K. C. Shue1,2, R. Stalder3,5, J. Wycech1,3, A. Tymchak1,2,3, J. Lozada3, A. A. Fokin1, I. Puente1,2,3,4 1Delray Medical Center,Trauma Services,Delray Beach, FL, USA 2Florida Atlantic University,College Of Medicine,Boca Raton, FL, USA 3Broward Health Medical Center,Trauma Services,Fort Lauderdale, FL, USA 4Florida International University,College Of Medicine,Miami, FL, USA 5Wake Forest University,Winston-Salem, NC, USA
Introduction:
Timing of tracheostomy remains a subject of debate, whether early or late tracheostomy leads to better outcomes in trauma patients. The impact of tracheostomy timing on outcomes in trauma patients with rib fractures (RFX) has not been thoroughly investigated. The aim of this study was to examine the benefits of early tracheostomy (ET) in trauma patients with RFX.
Methods:
This IRB-approved retrospective cohort study, included 124 patients with radiologically-confirmed (X-rays and CT) rib fractures (RFX) admitted to two Level 1 Trauma Centers between January 2012 and December 2017, who have undergone a tracheostomy procedure. ET was defined as being performed within 7 days of mechanical ventilation initiation and late tracheostomy (LT) as being performed after one week. Patients were divided into 2 groups: ET (n = 40) or LT (n = 84). Analyzed variables included age, injury severity score (ISS), number of ribs fractured, number of the total fractures of ribs, presence of flail chest, bilateral rib fractures, pulmonary contusion, presence of traumatic brain injury (TBI), Glasgow Coma Scale (GCS), maxillofacial co-injuries, rate of ventilation-associated pneumonia (VAP), duration of mechanical ventilation (DMV), intensive care unit length of stay (ICULOS) and hospital length of stay (HLOS).
Results:
Between the ET and LT groups, mean age (47.7 vs. 51.6 years), ISS (24.5 vs. 28.9), number of ribs fractured (4.8 vs. 5.4), number of total fractures of ribs (5.4 vs. 6.2), presence of flail chest (5.0% vs. 9.5%), bilateral rib fractures (35.0% vs. 26.8%), incidence of pulmonary contusion (60.0% vs. 56.0%), rate of TBI (42.5% vs. 47.6%), GCS (9.6 vs. 9.3) and maxillofacial co-injuries (52.5% vs. 34.5%) were not statistically different (all p>0.05).

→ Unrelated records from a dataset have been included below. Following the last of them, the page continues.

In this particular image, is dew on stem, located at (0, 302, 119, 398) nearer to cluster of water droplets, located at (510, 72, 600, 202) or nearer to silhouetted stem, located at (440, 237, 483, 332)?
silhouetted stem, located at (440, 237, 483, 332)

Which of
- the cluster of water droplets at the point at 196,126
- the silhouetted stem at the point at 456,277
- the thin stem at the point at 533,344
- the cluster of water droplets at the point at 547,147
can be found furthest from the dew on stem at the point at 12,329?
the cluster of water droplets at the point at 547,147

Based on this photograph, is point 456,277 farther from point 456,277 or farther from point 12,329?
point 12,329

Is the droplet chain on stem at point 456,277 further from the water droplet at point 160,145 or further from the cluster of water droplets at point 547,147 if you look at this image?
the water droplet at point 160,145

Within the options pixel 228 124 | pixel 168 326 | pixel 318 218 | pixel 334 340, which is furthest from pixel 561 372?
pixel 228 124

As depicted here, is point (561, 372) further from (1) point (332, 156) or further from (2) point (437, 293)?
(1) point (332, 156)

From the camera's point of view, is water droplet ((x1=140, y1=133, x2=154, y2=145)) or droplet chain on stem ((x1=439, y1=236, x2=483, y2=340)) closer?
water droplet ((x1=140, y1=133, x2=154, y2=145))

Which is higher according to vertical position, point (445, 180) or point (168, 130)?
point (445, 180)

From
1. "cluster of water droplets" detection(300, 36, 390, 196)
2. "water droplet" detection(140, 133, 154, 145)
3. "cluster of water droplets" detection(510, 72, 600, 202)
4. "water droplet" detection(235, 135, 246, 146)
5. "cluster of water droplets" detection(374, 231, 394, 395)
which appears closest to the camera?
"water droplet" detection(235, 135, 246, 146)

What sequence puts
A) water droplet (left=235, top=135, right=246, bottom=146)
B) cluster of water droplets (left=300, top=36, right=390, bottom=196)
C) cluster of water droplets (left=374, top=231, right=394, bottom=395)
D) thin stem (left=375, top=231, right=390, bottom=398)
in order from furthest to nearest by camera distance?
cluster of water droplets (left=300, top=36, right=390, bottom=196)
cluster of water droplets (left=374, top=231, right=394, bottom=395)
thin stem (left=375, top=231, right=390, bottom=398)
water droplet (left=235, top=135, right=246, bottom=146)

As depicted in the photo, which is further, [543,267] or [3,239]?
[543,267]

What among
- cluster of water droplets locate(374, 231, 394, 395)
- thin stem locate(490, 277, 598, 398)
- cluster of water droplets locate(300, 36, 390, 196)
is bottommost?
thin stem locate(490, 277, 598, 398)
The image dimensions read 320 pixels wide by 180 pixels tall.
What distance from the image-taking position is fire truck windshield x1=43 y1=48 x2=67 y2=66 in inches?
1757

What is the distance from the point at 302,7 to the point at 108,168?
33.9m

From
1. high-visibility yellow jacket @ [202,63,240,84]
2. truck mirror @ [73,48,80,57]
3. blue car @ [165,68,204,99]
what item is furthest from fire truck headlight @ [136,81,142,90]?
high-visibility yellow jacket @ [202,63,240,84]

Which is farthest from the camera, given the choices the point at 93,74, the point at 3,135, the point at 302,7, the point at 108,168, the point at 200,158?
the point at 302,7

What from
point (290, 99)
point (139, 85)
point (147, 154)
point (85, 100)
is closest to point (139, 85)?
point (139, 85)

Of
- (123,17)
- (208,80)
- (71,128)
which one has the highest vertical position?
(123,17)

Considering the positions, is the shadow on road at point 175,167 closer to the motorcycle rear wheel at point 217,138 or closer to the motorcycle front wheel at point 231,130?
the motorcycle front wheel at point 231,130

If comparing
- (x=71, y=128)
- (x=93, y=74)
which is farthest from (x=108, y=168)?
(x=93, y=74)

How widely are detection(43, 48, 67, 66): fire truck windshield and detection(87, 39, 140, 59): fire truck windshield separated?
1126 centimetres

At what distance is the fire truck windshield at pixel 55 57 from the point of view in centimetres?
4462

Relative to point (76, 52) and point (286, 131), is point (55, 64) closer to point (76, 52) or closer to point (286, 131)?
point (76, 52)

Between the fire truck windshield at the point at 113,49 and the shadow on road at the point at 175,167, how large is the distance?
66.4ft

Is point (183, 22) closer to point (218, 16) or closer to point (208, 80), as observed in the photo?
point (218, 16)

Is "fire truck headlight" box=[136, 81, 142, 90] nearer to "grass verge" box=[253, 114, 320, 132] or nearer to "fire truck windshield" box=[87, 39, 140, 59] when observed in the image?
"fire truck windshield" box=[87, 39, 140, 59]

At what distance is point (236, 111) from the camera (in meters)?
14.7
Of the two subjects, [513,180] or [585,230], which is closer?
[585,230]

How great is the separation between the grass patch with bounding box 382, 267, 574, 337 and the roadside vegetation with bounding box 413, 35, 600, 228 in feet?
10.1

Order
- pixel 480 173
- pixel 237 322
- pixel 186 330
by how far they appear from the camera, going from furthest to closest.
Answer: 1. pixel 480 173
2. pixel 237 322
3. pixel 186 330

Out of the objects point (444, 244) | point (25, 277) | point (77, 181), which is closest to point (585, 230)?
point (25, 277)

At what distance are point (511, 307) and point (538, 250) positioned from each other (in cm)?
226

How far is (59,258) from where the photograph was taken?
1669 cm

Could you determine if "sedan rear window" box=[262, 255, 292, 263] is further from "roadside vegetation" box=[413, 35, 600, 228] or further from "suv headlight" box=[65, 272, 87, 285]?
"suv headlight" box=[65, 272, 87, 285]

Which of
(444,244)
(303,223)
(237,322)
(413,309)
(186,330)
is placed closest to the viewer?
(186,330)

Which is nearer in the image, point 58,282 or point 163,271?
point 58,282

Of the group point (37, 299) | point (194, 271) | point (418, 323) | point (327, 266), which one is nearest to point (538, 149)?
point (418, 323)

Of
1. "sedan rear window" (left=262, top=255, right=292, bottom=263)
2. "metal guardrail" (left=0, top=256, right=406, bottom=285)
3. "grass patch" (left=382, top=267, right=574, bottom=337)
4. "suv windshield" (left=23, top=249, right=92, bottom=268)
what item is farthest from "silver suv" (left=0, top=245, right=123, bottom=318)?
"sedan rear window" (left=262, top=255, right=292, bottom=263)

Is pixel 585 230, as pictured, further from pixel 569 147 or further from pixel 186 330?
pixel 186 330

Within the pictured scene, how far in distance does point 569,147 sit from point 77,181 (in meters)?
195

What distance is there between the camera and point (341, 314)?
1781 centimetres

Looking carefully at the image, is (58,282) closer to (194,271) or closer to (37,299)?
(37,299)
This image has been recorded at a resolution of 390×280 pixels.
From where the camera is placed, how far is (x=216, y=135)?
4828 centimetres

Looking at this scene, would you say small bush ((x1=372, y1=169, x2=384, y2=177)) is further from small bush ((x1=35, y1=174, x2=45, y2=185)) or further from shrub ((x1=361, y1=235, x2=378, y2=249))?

As it comes to the outcome variables, ET group when compared to LT group had significantly shorter ICULOS (16.0 vs. 24.8 days; p<0.001), while rate of VAP (37.5% vs. 34.5%), DMV (24.8 vs. 28.6 days) and HLOS (38.1 vs. 41.4 days) were not statistically different in the ET and LT groups (all p>0.09).
Conclusion:
Early tracheostomy in trauma patients with rib fractures is associated with a shorter ICULOS when compared to late tracheostomy. Therefore, performing tracheostomy within 7 days of mechanical ventilation initiation should be considered in trauma patients with rib fractures.